Ahkhir-akhir ini seakan tak ada yang krusial dalam mengisi diskusi
resmi atau tidak resmi kecuali ranah aqidah. Perbincangan mengenai aqidah atau
paham yang mengancam eksistensi Ahlussunah wal Jmaah menjadi menu sehari-hari.
Ya, memang hal itu adalah keniscayaan dalam beragama. Tentu, tidak luput dengan
cara-cara ilmiah pula. Sebuah hal yang pokok dalam Islam adalah menjaga aqidah.
hal yang niscaya bahwa menjaga keluarga dari api neraka merupakan perintah
Allah dalam al-Quran. Menjaga keluarga dari ancaman siksa Allah praktis tidak
perlu dijelaskan dengan detail. Toh, itu kewajiban semua orang. Terlebih
ada anjuran sangat jelas dalam al-Quran terkait dengan hal itu.
Disadari atau tidak belakangan ini serangan secara massif untuk
mengkaburkan kemurnian aqidah sudah ada detak jantung kita. Apapun alasannya itu
merupakan ancaman serius bagi kehidupan umat Islam Ahlussunnah Waljamaah. Beberapa
sekte sudah memasang kuda-kuda untuk menghancurkan paham Aswaja yang dianut oleh
mayoritas umat Islam didunia. Memang kita tidak bisa menutup mata dengan
perkembangan itu semua. Adalah lumrah ketika kita berada diporos mayoritas,
seakan-akan greget dan militansi dalam memperjuangkan aqidah Ahlussunah
waljamaah bisa dikatan rendah. Hal itu-sekali lagi- adalah wajar dan bisa
dimaklumi. Pandangan-pandangan tersebut tak lepas dari sedikit arogansi yang
melekat pada invidu umat Islam. Jadinya, kelompok mayoritas terlena dan percaya
dengan situasi yang tak menentu, dan memulai kebinungan ketika umat dicaplok
orang lain. Disinilah urgensitas kita guna memacu lebih semangat lagi untuk
selalu memberi pengajaran dan pemahaman aqidah terhadap umat islam, minimal
harus dimulai dari keluarga sendiri.

————

_TUGAS SINGKAT A_
Terjemahkan kalimat berikut dari dokumen tentang aqidah ke dalam bahasa Inggris: "Sebuah hal yang pokok dalam Islam adalah menjaga aqidah."
_TUGAS SINGKAT B_
Lanjutkan dokumen tentang aqidah di atas dengan beberapa kalimat yang menyambung langsung dari kalimat terakhirnya.

_BARIS DATA_
————

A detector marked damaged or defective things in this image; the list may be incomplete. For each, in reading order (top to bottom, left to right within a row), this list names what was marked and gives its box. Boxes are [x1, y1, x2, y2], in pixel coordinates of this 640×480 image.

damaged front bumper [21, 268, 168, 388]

————

_JAWABAN TERTULIS A_
One fundamental matter in Islam is safeguarding aqidah.

_JAWABAN TERTULIS B_
Sejatinya agar greget dalam mempertahankan aqidah tidak bisa lepas
begitu dengan hanya mengandalkan sepak terjang para dai, kiai dan para ustadz
dalam memberi penerahan. Merujuk kepada rekaman diatas, kepala keluarga dalam
hal ini orang tua harus berani mempertegas kepada anak-anaknya supaya tidak terjangkit
pemahaman yang sesat dan menyesatkan. Bagaimanapun, orang tua adalah sentral
dari segalanya terhadapa pertumbuhan anak menuju kedewasaan berpikir. Sentral
orang tua bukan hanya terletak kepada pertumbuhan anak lewat materi, limpahan
harta, pendidikan formal, namun jauh dari itu semua pendidikan Aqidah harus
diprioritaskan demi menyelamatakan masa depan anak baik didunia mapun
diakhirat. Lantas bagaiamana upaya orang tua menyetir anak-anaknya?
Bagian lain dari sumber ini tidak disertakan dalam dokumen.